If you want to take white environmentalists (of myriad stripes) to task for their racism, a more fruitful line of attack is challenging them on their Malthusian presumptions about Global South “overbreeding,” rather than their failure to defend a corporate liberal/green capitalist social climber like Van Jones.
And “teabagging” guffaws are puerile…
ID,
i’ve done that was well. it’s not an either/or. there’s a long history of critiquing white greens–see the 1st and 2nd national people of color environmental leadership summits, various letters from EJ leaders to the big 8 and big 0 white green groups, and the response to the inane ‘death of environmentalism,’ including my own critique of it.
by the way, social climbers sounds kind of like uppity. you may not think so, but just thought i’d let you know how i felt.
“Social climber” may be poor word choice on my part, and worse, crosses the line into personal slander rather than honing in on political critique.
The point is, perhaps it was matter of principled “pragmatism,” but quite some time ago Van Jones consciously entered the world of liberal philanthropic patron and alliance-builder with green capitalists.

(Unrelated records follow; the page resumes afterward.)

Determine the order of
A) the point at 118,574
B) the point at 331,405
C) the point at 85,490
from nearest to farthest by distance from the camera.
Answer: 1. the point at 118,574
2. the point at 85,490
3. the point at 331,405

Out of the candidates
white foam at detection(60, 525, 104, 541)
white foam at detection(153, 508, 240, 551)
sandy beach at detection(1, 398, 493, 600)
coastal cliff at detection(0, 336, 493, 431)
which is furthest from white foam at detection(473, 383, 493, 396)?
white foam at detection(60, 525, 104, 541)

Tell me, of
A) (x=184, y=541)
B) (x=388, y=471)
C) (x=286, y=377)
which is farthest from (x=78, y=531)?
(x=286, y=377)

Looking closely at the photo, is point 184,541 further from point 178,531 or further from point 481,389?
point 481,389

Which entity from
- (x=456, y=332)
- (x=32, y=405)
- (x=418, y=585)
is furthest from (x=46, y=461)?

And while the EJ movement’s tirade against the Big Ten orgs was on point, they haven’t been innocent of such collaborations themselves. (Of course the EJ movement is heterogeneous not monolithic…)

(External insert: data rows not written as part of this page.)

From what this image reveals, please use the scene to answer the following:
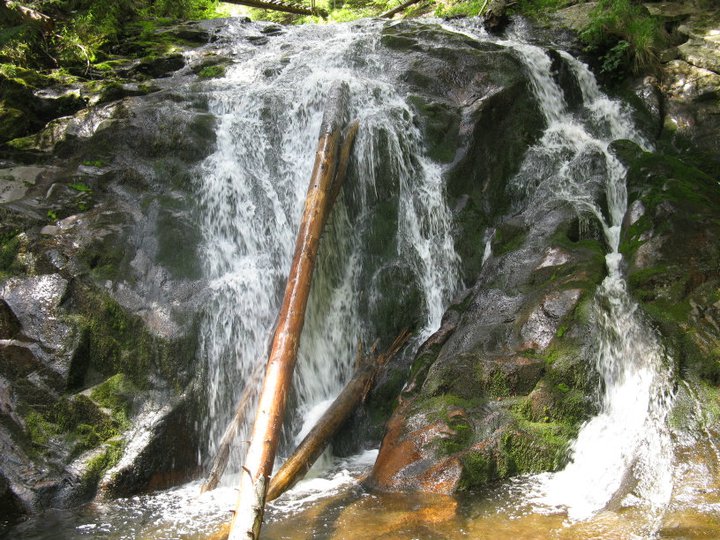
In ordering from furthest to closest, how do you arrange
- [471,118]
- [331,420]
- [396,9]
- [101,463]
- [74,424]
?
[396,9] < [471,118] < [331,420] < [74,424] < [101,463]

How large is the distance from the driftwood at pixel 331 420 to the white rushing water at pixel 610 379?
216cm

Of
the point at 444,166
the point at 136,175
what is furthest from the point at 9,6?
the point at 444,166

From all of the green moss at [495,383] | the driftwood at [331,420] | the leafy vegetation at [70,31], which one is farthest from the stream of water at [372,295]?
the leafy vegetation at [70,31]

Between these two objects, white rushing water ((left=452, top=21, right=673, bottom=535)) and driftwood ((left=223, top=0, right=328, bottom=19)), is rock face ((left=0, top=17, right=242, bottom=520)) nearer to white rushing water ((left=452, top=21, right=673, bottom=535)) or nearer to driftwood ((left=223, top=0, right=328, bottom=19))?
white rushing water ((left=452, top=21, right=673, bottom=535))

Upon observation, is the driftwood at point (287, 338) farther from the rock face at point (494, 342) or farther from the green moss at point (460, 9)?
the green moss at point (460, 9)

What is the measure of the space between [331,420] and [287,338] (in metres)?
1.11

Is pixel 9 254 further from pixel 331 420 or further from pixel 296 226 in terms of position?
pixel 331 420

As I understand it, the main charges against Jones was that he had campaigned for alleged copkiller Mumia, which means he was once pretty hardcore and that he “signed a petition in 2004 questioning whether the Bush administration had allowed the terrorist attacks of September 2001 to provide a pretext for war in the Middle East.”
That’s not that long ago. And the Reichstag fire trope is pretty hardcore too. For the right, these signify he – and Hussein Obama by extension – are “anti-American.” Plus he’s black.

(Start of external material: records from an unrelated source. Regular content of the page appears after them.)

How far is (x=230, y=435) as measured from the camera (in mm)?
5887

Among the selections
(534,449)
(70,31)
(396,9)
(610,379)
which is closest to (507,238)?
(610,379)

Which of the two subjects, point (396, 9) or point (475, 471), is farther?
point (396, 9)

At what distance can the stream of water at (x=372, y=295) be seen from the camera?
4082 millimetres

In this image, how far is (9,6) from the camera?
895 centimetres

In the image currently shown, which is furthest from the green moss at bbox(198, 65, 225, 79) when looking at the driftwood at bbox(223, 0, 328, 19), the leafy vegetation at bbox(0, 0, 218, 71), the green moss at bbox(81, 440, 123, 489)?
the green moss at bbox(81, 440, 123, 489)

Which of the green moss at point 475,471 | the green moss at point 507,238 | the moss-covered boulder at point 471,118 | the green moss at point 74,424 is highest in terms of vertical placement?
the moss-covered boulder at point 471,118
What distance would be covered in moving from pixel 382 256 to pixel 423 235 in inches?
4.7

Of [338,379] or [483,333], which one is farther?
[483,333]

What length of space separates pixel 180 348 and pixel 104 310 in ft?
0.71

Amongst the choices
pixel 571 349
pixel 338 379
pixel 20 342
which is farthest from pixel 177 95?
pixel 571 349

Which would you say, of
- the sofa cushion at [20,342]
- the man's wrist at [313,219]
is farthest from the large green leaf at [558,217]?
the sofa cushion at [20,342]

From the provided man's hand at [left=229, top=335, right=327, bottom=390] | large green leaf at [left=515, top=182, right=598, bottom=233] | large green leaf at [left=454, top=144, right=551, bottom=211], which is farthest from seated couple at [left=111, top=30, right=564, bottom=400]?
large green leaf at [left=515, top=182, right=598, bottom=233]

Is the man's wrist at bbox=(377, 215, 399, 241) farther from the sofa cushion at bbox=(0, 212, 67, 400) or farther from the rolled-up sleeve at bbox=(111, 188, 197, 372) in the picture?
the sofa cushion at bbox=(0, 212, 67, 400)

Obama got started as a community organizer like Jones and for me it signifies that Obama will work with people like him, whatever they’re background, if they get results. And that’s a good thing even if they dumped him to prevent giving the rightwing any fodder.
So you had a guy in the White House who flirted with conspiracy theories about Sept. 11th and now the rightwing believes Obama is trying to indoctrinate schoolchildren into socialism. Where as Laura Bush said, he’s just trying to inspire kids to stay in school and work hard. And maybe it’s corny and patronizing but he probably did inspire some black kid somewhere.
I’m just looking forward to Free Market Day, September 15th, and all the soulsearching it will (or won’t) inspire. The right’s looking at a Palin/Cheney ticket so Obama will probably get 8 years and so I’ll wait until we’re through that to apologize to Doug for the Obamabots’ naivete.
I am still flabergasted by the commentary coming from the liberal center-left about all of this. There was a post on Commondreams.org this morning that tried to say that the whole issue of health care reform was a racist plot aganst Obama. This is the same delusional thinking that led many to believe that if we only put a black man in the white house all of our problems, from a revamped foreign policy to the rule by corporations and banks, would go away. They haven’t and yet they still try to blame racism for all of the problems, which have as much to do with class in the US right now. The health care resistance is the result of and a clear sign of the class power that many still refuse to see. As if the Clinton’s weren’t red-baited when they tried to push for single-payer.
The liberal center-left in the US continues to hold tight to the utopian dream/ideology of a capitalist system that can be clensed of the bad elements. When this utopian dream/ideology comes under pressure from reality they still turn to race and the left falls over itself trying to agree with them.
Brad — “As if the Clinton’s weren’t red-baited when they tried to push for single-payer.” — The Clintons never pushed for single payer. They pushed AGAINST single payer, disallowing any mention of it, just as Obama has done.
Emma, the Clintons were for single payer before they were against it.